Но тогда это было не главное.
Его поразило и даже повергло в растерянность другое: как могло случиться, что они поменялась с Петром ролями.
Ведь это он держал в своих руках все нити их отношений, он был избалованный гурман, отвергающий то одно, то другое, капризный рыболов, лениво закидывающий удочку, уверенный в везении, удаче, небрежно снимающий с крючка улов, он был соблазнитель и поучающий деспот. Но незаметно произошла ошеломительная подмена и, решившись пойти к человеку за теплом, по праву, как он считал, ему принадлежащим, он наткнулся будто на зеркало, на свое собственное отражение.
И, возможно, устрашившись этой оскорбляющей зависимости, короткого поводка, он и предпочел разрушить все то, над чем, наверное, следовало бы им обоим еще долго и долго трудиться.
Хотя, конечно, и в момент ссоры, и спустя некоторое время после нее он всего этого не знал.
Да и не мог знать. Это знание пришло к нему много позже.
Оно пришло к нему, уже успокоившемуся, уже выговорившему почти всё во внутреннем диалоге с Петром.
Он нашел массу доводов и разных слов, которые, впрочем, тут же сменились куда более убедительными доводами и еще более точными словами.
К нему, уже уставшему, пришло это знание, как приходило потом не однажды, но с каждым разом оно становилось все медлительнее, все отстраненнее, – пришло серой, мягкой кошечкой, что, удобно устроившись у него на коленях, глянув на него своими спокойными зелеными глазищами, словно дала понять: «Все будет хорошо».
И он понял все или почти все. Или сейчас ему только кажется, что он все тогда понял и смотрел спокойным теперь внутренним взором на себя того, стоящего перед разглагольствующим дураком, вспоминал себя, растерявшегося так, что собственные руки в поисках чего-то, какой-то опоры, находили только друг дружку и начинали себя пожимать, а на глаза попадались незаметные ранее необычайно выразительные мелочи, мусор, вроде облупившейся черной краски на пирсе, каверны, которые напоминали своими очертаниями материки и говорили на детском языке: «Это – Африка, это – Австралия», – и их сейчас же, как и когда-то ему захотелось потрогать.

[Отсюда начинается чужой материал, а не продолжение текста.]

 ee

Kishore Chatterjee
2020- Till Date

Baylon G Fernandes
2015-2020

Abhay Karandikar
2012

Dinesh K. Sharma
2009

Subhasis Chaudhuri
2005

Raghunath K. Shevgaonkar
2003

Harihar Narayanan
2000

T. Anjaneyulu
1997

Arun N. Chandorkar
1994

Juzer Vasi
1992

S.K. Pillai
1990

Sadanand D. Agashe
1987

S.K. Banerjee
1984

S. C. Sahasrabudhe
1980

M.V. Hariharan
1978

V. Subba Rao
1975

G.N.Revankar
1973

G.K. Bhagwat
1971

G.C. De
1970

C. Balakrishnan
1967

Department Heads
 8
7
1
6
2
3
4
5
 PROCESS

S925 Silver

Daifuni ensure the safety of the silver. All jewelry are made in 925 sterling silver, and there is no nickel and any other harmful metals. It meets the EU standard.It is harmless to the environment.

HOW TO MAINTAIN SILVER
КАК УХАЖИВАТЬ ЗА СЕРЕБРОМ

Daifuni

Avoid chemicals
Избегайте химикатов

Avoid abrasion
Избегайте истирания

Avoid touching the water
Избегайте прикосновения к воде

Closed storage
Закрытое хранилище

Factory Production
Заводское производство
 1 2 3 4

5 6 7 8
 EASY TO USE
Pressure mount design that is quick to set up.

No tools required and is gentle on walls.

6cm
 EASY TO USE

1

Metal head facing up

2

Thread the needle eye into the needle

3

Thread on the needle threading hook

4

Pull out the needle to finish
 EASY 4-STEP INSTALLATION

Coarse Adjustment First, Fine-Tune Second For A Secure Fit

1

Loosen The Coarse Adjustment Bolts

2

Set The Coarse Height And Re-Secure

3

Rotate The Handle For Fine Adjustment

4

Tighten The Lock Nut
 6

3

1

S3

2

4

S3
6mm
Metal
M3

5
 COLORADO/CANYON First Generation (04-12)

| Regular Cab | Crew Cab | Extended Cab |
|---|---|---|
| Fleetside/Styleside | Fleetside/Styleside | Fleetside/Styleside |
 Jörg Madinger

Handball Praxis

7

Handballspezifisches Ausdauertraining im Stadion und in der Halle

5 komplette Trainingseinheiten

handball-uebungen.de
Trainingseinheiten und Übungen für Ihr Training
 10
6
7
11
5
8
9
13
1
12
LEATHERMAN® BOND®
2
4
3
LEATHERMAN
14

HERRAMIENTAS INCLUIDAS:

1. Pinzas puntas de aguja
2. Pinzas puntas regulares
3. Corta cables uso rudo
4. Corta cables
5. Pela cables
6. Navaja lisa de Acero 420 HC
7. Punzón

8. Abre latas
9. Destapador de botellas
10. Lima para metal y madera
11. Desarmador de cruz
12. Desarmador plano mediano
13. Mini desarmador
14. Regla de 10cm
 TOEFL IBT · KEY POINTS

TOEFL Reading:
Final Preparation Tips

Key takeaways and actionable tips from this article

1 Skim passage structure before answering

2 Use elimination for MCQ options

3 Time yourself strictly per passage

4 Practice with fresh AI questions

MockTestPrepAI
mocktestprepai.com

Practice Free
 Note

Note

А еще на глаза попадал вспыхивающий блеснами след от катера, далеко отошедшего, почти не слышного, по которому в безветренную погоду только и можно догадаться, что перед нами вода; или же несбритый длинный волос, двигающийся на коже в такт говорящему, способный надолго овладеть вниманием и тем самым отвлечь и спасти, оградив слух от всхлипывающего биения собственного сердца.
А потом он увидел себя со стороны.
Себя, уже вполне овладевшего собой, выждавшего удобный момент для ссоры, что-то зло, холодно, размеренно говорящего Петру, застигнутому врасплох. И смотрел он при этом на Петра так, как, быть может, взирает на мир природа – на все эти флегматичные окрестные холмы и кроны деревьев. Уставившись сквозь жирный и плотный воздух в обесцвеченное, будто выстиранное, небо за мгновение до того, как уходящая, ускользающая природа, потеряет для нас свой смысл, который мы же ей и придавали, и будет отдаляться, превращаясь в некое подобие рая, оставляя там фигуры и образы, которые мы сами в нее и вкладывали, и мы об этом не будем сожалеть.
А потом ему представилось лицо сметенного человека, а, скорее всего, не смятенного, а мучительно думающего, и не само лицо, в котором из-за отрешенности не было ничего милого ему, а только глаза, в чьих движениях и проявлялся весь томящий его недуг: веки были только чуть-чуть приподняты выше обычного, из-за чего глаза казались бы вытаращенными, оставайся они на месте; но нет, зрачки, точно огромные неутомимые водомерки, зачем-то занявшиеся в весенней луже синхронным катанием, совершали торопливые перемещения внутри некоторого ограниченного пространства, но, достигая края, они беспокойно отталкивались от него, вроде боялись обжечься или оступиться, заступить за черту, и сейчас же устремлялись в противоположную сторону. Казалось, покрой их веками, и они все так же будут метаться под ними, ну совсем как это происходит у спящего и видящего сны.
Чье это лицо?
Петра?
Или его собственное?
* * *
Ему не хотелось об этом думать.
Ему – уже лежащему в каюте, на полке, на верхнем ярусе, захотелось вовсе отстраниться от мыслей, и он приказал себе отказаться от всякой мысли.
Он отгородился прикроватными занавесками от наползающего мира каюты, от висящих по углам одутловатых шинелей и кителей, хранящих воспоминания о фигурах владельцев.